→ **DESCRIPTION OF THE TASK**
Copy out word for word the stretch of lines from the one containing "Of point (38, 225), point" through the one containing "point (14, 92) <", and give only those lines.

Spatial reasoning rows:
+--

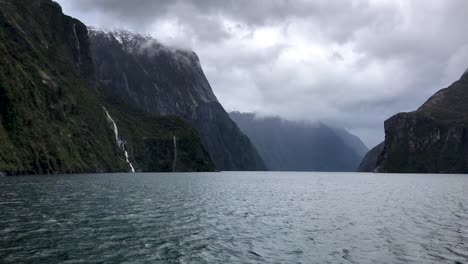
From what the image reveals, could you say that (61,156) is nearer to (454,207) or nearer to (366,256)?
(454,207)

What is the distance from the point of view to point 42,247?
33.0 m

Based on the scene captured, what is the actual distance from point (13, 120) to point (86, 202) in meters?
134

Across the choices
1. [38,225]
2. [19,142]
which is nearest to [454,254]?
[38,225]

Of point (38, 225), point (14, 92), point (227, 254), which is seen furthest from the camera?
point (14, 92)

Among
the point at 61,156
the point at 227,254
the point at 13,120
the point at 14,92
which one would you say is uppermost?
the point at 14,92

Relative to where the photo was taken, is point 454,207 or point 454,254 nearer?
point 454,254

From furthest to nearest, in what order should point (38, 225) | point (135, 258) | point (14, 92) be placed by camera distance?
point (14, 92) < point (38, 225) < point (135, 258)

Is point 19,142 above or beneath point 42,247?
above

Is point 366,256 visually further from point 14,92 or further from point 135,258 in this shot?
point 14,92

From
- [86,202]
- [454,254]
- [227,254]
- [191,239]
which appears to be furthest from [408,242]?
[86,202]

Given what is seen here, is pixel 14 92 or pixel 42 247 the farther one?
pixel 14 92

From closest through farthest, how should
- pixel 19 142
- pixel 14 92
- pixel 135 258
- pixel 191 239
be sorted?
pixel 135 258 < pixel 191 239 < pixel 19 142 < pixel 14 92

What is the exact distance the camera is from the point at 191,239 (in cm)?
3962

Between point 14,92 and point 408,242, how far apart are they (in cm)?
19363
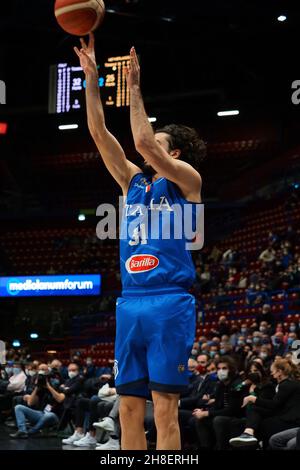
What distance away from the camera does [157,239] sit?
374 cm

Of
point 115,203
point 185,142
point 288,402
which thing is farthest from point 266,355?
point 115,203

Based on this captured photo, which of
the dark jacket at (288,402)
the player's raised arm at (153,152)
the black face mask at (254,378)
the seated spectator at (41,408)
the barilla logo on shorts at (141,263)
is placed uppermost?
the player's raised arm at (153,152)

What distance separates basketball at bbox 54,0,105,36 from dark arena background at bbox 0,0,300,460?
458cm

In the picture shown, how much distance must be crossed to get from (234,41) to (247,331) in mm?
7912

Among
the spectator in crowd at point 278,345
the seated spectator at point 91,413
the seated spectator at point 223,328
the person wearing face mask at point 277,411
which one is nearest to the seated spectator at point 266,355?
the spectator in crowd at point 278,345

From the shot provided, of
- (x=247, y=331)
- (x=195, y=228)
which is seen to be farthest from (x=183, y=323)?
(x=247, y=331)

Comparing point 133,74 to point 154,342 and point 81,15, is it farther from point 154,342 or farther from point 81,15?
point 154,342

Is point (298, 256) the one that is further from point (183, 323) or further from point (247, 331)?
point (183, 323)

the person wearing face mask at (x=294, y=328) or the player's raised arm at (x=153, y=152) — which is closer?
the player's raised arm at (x=153, y=152)

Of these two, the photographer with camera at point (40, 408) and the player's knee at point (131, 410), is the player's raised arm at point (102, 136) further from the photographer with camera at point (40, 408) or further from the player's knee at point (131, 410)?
the photographer with camera at point (40, 408)

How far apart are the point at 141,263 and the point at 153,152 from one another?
56 cm

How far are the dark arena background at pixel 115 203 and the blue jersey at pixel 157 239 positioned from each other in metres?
4.00

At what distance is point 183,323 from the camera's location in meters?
3.62

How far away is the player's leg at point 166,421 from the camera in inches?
138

+--

→ **WRITTEN RESPONSE**
Of point (38, 225), point (14, 92), point (227, 254), which is seen furthest from the camera?
point (14, 92)

Among
the point at 61,156
the point at 227,254
the point at 13,120
the point at 14,92
which one would you say is uppermost?
the point at 14,92

Relative to where the photo was taken, is point 454,207 or point 454,254 nearer?
point 454,254

From furthest to nearest, in what order should point (38, 225) | point (135, 258) | point (14, 92) be placed by camera distance?
point (14, 92) < point (38, 225) < point (135, 258)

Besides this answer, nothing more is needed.